The city wants to spread about $210 million in various accounts to community banks and credit unions, The Santa Fe New Mexican reported (http://bit.ly/2pgn4zz) Tuesday.
“We have a fiduciary responsibility to make sure that taxpayer dollars are safe and [auth] invested back into our community as much as possible,” Mayor Javier Gonzales said. “Our financial partners need to have a stake in our community.”
The city has put out a request for proposals for banking services. City officials say community reinvestment practices, local employment and financial education will all come into play.
Community advocates have been concerned about alleged fraudulent account practices by Wells Fargo and its backing of the Dakota Access Pipeline, said Matt Ross, city spokesman.
A bank official, however, says the city’s money might remain with Wells Fargo despite its attempt to go elsewhere.
“The city would prefer that the total of the city’s assets held at the fiscal agent bank constitute less than 10 percent of the banks’ total assets,” according to the city’s request for bids.

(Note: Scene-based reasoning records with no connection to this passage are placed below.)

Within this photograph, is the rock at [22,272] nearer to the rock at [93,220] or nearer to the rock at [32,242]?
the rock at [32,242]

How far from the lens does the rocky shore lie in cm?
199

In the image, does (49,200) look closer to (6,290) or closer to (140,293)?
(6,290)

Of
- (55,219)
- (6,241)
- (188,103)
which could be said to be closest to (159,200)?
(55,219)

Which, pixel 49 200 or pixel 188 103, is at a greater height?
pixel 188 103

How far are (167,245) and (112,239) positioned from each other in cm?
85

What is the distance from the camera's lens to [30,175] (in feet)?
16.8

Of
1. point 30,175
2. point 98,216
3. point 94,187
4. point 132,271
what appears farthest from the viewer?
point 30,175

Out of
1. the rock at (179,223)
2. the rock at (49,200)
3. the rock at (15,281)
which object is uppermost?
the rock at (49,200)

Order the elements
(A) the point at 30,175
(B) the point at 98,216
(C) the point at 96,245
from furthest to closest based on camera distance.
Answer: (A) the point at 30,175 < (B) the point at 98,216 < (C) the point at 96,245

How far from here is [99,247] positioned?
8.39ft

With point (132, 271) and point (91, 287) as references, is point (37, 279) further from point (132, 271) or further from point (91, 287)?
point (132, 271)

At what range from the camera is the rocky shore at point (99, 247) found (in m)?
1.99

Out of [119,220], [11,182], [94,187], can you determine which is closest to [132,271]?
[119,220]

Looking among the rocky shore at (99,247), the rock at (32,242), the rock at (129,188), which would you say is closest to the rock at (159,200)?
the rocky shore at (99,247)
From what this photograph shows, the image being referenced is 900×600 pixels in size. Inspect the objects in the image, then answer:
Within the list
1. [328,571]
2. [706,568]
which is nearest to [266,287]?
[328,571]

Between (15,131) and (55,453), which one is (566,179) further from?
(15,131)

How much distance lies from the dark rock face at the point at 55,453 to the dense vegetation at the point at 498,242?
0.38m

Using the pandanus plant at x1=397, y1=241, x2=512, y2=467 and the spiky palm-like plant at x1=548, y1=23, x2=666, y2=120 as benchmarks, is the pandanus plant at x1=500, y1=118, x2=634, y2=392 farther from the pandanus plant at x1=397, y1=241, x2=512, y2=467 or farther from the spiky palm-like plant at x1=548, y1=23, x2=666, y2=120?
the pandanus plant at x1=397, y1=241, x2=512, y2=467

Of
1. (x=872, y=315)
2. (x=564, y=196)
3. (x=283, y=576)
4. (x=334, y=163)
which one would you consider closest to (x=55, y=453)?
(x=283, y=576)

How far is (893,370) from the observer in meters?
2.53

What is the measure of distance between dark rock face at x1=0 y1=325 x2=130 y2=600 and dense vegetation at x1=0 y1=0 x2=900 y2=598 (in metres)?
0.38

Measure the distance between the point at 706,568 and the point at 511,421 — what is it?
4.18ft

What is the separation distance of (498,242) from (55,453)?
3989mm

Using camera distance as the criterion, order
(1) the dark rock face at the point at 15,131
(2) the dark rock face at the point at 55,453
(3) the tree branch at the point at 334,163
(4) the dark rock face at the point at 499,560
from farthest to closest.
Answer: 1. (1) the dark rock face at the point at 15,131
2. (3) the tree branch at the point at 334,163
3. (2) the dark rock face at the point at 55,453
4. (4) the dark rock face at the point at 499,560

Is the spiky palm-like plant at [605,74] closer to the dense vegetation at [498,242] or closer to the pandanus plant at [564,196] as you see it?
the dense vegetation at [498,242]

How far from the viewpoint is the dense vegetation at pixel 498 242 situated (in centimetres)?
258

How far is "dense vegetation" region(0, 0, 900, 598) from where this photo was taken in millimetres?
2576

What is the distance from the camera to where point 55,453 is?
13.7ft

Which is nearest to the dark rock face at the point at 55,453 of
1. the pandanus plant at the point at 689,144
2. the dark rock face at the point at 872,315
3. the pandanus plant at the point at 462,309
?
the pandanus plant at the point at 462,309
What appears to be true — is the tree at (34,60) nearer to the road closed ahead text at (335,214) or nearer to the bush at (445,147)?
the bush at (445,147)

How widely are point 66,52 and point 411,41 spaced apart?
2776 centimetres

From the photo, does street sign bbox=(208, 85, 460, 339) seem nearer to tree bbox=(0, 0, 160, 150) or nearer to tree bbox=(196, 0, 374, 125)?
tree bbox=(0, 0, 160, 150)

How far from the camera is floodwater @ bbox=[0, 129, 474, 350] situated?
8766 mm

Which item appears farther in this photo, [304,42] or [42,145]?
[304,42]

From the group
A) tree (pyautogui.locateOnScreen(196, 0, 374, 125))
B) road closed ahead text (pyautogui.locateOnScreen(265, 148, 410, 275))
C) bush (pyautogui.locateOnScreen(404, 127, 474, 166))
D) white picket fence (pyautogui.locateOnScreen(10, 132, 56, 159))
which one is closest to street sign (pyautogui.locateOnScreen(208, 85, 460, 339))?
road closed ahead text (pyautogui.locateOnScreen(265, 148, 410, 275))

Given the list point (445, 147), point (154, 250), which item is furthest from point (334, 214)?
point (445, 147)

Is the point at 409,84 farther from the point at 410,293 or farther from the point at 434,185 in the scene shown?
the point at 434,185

This requirement will be difficult for community banks and credit unions to meet, according to the report.
Guadalupe Credit Union in Santa Fe has $161 million in assets, and even at that, it does not have the collateral to meet the city’s deposit needs, said Winona Nava, president and chief operating officer.
Councilor Renee Villarreal still wants to move forward with the implementation of a public bank so the city can finance its own capital projects, but that effort could take years.